-- start --

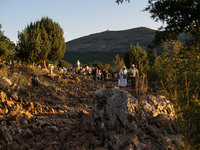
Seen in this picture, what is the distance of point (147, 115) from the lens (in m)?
3.17

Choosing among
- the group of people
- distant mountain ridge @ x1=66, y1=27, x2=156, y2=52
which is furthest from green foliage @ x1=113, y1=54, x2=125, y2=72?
distant mountain ridge @ x1=66, y1=27, x2=156, y2=52

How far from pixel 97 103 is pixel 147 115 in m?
0.96

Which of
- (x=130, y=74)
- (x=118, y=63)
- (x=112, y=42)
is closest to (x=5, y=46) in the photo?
(x=130, y=74)

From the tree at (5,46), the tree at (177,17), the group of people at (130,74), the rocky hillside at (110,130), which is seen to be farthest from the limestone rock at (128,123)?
the tree at (5,46)

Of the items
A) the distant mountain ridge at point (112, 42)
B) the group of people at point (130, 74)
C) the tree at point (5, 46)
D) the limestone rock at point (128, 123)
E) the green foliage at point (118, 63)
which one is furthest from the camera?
the distant mountain ridge at point (112, 42)

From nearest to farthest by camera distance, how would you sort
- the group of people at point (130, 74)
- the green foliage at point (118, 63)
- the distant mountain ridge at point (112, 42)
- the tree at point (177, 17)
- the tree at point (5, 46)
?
the tree at point (177, 17), the group of people at point (130, 74), the tree at point (5, 46), the green foliage at point (118, 63), the distant mountain ridge at point (112, 42)

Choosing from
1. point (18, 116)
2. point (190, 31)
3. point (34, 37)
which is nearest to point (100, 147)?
point (18, 116)

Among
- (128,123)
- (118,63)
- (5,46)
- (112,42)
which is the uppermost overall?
(112,42)

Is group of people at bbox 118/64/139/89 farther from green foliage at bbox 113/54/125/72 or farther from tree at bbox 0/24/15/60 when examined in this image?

-- end --

EXERCISE DETAILS - Make an exact copy of all the material, but keep the pictures out of it.

SOLUTION -
Seen in this picture, what is the distance of point (147, 115) from the lens (in m)?
3.17

Choosing among
- the group of people
- distant mountain ridge @ x1=66, y1=27, x2=156, y2=52
which is furthest from green foliage @ x1=113, y1=54, x2=125, y2=72?
distant mountain ridge @ x1=66, y1=27, x2=156, y2=52

How far from pixel 97 103 is pixel 147 115 in m?
0.96

Which of
- (x=130, y=74)
- (x=118, y=63)
- (x=112, y=42)
is closest to (x=5, y=46) in the photo?
(x=130, y=74)

From the tree at (5,46), the tree at (177,17), the group of people at (130,74), the rocky hillside at (110,130), which is seen to be farthest from the limestone rock at (128,123)?
the tree at (5,46)

Of the items
A) the distant mountain ridge at point (112, 42)
B) the group of people at point (130, 74)
C) the tree at point (5, 46)
D) the limestone rock at point (128, 123)
E) the green foliage at point (118, 63)
which one is furthest from the camera?
the distant mountain ridge at point (112, 42)

From nearest to farthest by camera distance, how would you sort
- the group of people at point (130, 74)
- the green foliage at point (118, 63)
- the distant mountain ridge at point (112, 42)
- the tree at point (177, 17)
- the tree at point (5, 46)
?
the tree at point (177, 17), the group of people at point (130, 74), the tree at point (5, 46), the green foliage at point (118, 63), the distant mountain ridge at point (112, 42)

Choosing from
1. point (18, 116)
2. point (190, 31)
3. point (34, 37)
which is nearest to point (100, 147)?
point (18, 116)

Among
- (128,123)
- (118,63)
- (5,46)
- (112,42)
which is the uppermost overall?
(112,42)

Is group of people at bbox 118/64/139/89 farther from green foliage at bbox 113/54/125/72 or farther from tree at bbox 0/24/15/60 when examined in this image?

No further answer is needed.